§ **Prompt**
Leave out the pictures and transcribe the rest of the records exactly.

(Short descriptive text snippets)

*****

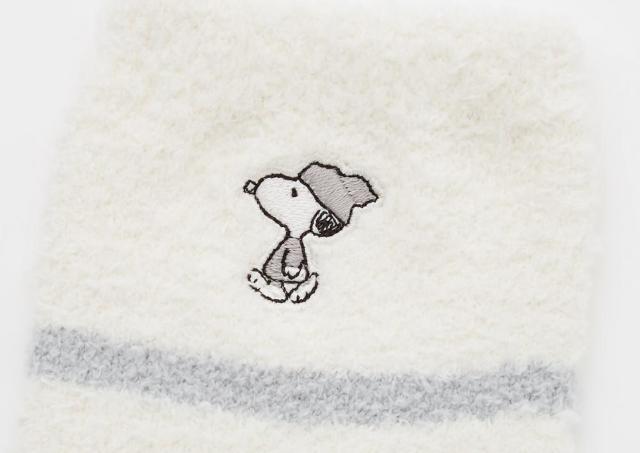 【ユニクロ】スヌーピーのふわもこソックスが2足500円!半額は買いでしょ。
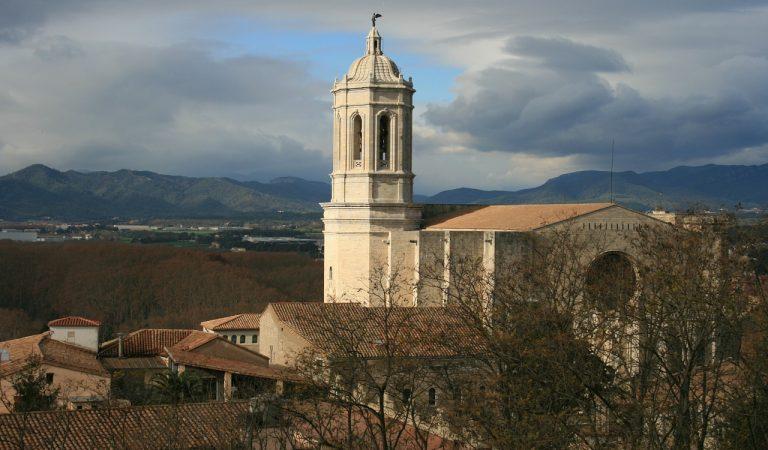 Unes obres a la Catedral de Girona posen al descobert el vitrall més antic de Catalunya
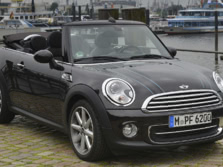 2015-MINI-Convertible-Front-Quarter-1500x1000.jpg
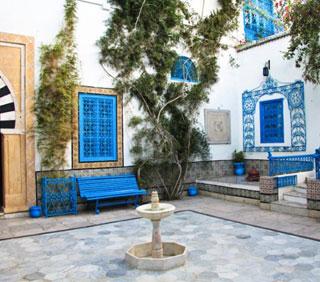 Une visite de charme en plein de c ur de sidi bou sa d for Decoration porte sidi bou said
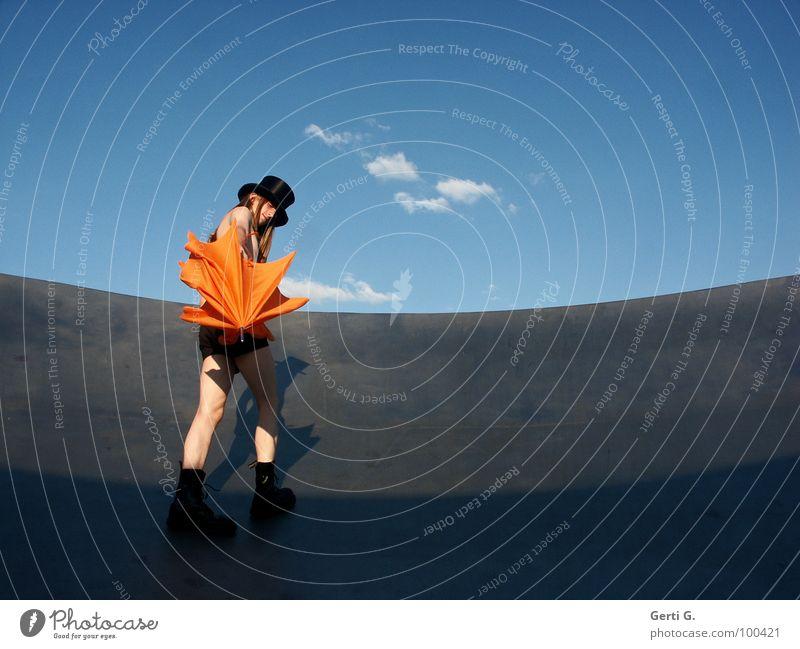 Schirm, Charme und Zylinder Mensch Himmel Jugendliche Mann blau Sommer weiß Junger Mann Wolken Freude schwarz Beine orange blond Schönes Wetter dünn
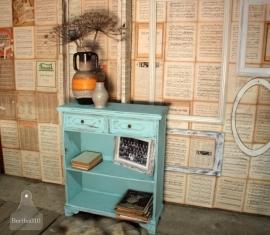 Geleefd turquoise kastje (130981)..verkocht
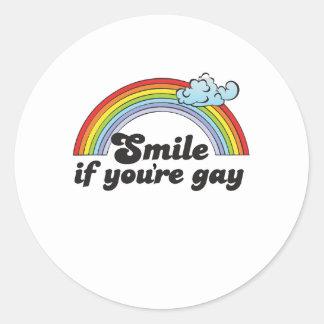 Sonrisa si usted es gay pegatina redonda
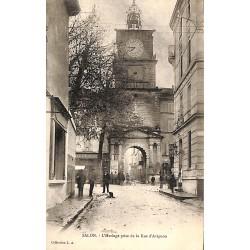13 - Bouches-du-Rhône [13] Salon-de-Provence - L'Horloge prise de la Rue d'Avignon.
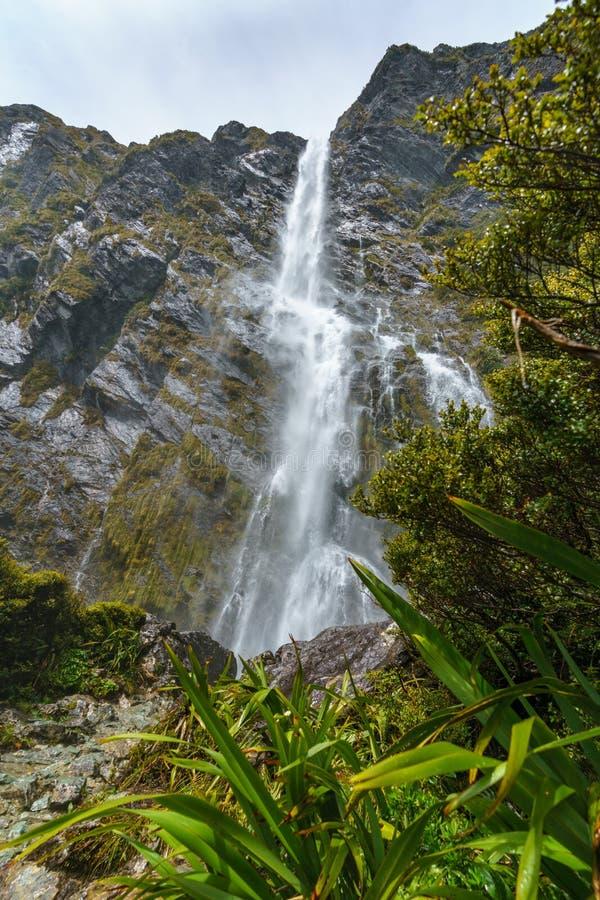 Cachoeiras poderosas, quedas do earland, southland, Nova Zelândia 2 fotos de stock royalty free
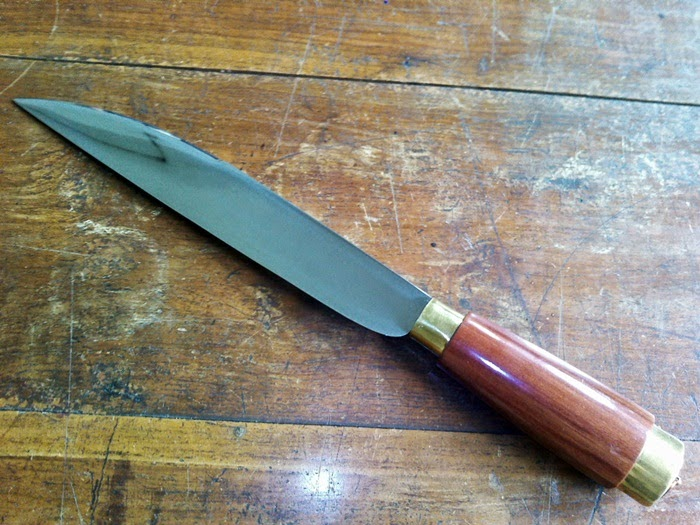 pisau tajam dari baja angin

*****

§ **Response to this task**
 【ユニクロ】スヌーピーのふわもこソックスが2足500円!半額は買いでしょ。
 Unes obres a la Catedral de Girona posen al descobert el vitrall més antic de Catalunya
 2015-MINI-Convertible-Front-Quarter-1500x1000.jpg
 Une visite de charme en plein de c ur de sidi bou sa d for Decoration porte sidi bou said
 Schirm, Charme und Zylinder Mensch Himmel Jugendliche Mann blau Sommer weiß Junger Mann Wolken Freude schwarz Beine orange blond Schönes Wetter dünn
 Geleefd turquoise kastje (130981)..verkocht
 Sonrisa si usted es gay pegatina redonda
13 - Bouches-du-Rhône [13] Salon-de-Provence - L'Horloge prise de la Rue d'Avignon.
 Cachoeiras poderosas, quedas do earland, southland, Nova Zelândia 2 fotos de stock royalty free
 pisau tajam dari baja angin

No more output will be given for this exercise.